Polarization Resistance Assessment of Reinforced Concrete Using a Transmission Line Based Model and Genetic Programming (RIP2026-00106)

Christopher Alexander, David Montes de Oca Zapiain, Ryan Katona

Sandia National laboratories, Honeywell International Inc

Polarization resistance measurements of steel in concrete are widely used in laboratory investigations and, to a lesser extent, in field assessments of corrosion.1However, the complex geometry of reinforced concrete complicates the interpretation of these measurements, particularly when relating the apparent response to the true interfacial polarization resistance. Commercial devices address this by incorporating current confinement methods that constrict current flow to a finite polarization area of the embedded steel, but confinement must be tailored to system geometry. For well-defined geometries such as prismatic beams, a mathematical expression2 has been developed to relate the measured polarization resistance to the true value by incorporating geometric factors and concrete resistivity. The model uses a transmission line formulation to account for current spreading beyond the small counter electrode relative to the beam length, as well as a parallel contribution from the portion of steel directly beneath the electrode. The associated errors decrease with cover thickness and are often below 10%, but they can become substantial when cover is large or when the steel’s polarization resistance is low relative to the concrete resistivity. Moreover, such analytical models cannot be easily extended to the more complex geometries common in field structures.
In this work, we explore machine learning as an alternative approach for recovering the true interfacial polarization resistance of steel in concrete from the apparent measured value, given the specimen geometry and concrete resistivity.
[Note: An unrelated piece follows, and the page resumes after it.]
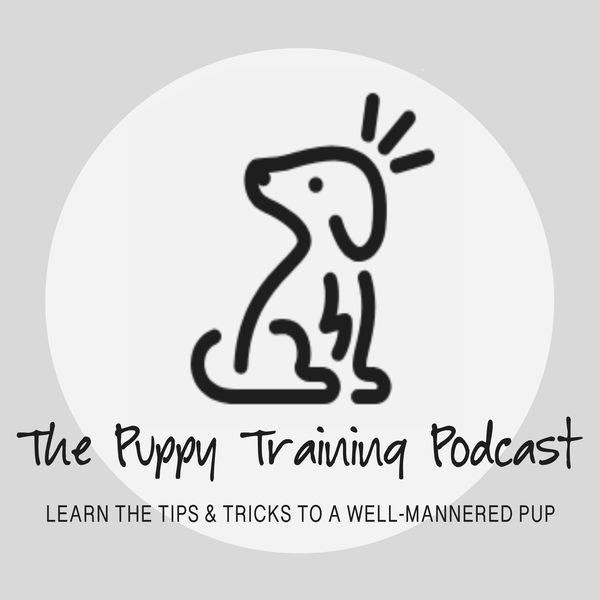 The Puppy Training Podcast Podcast Artwork Image
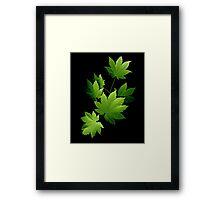 Maple Branch 1 Framed Print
We present a feasibility study based on beam geometries, with the aim of enabling future application to more complex structural configurations and reinforcement layouts. Training data for the machine learning model are generated using finite element simulations across a range of beam and counter-electrode dimensions. A comparison of the error distributions of the machine-learning model and the transmission-line-based model and the advantages and limitations of each are discussed.
Machine-learning methods may be useful for interpreting polarization resistance measurements in reinforced concrete structures with complex geometries typical of field conditions under the initial assumption of uniform corrosion and without the need for current confinement methods. Further work is required to also address the complexities of nonuniform corrosion.
1. Alexander, Christopher L. "Electrochemical Impedance Spectroscopy for Corrosion Diagnosis of Reinforced Concrete." Current Opinion in Electrochemistry (2025): 101790.
2. Alexander, Christopher L., Stanley C. Agbakansi, and Wesley Vitor Dantas De Carvalho Bezerra. "Addressing geometric influences on electrochemical impedance spectroscopy for accurate corrosion assessment in steel-reinforced concrete beams." Corrosion Science 247 (2025): 112703.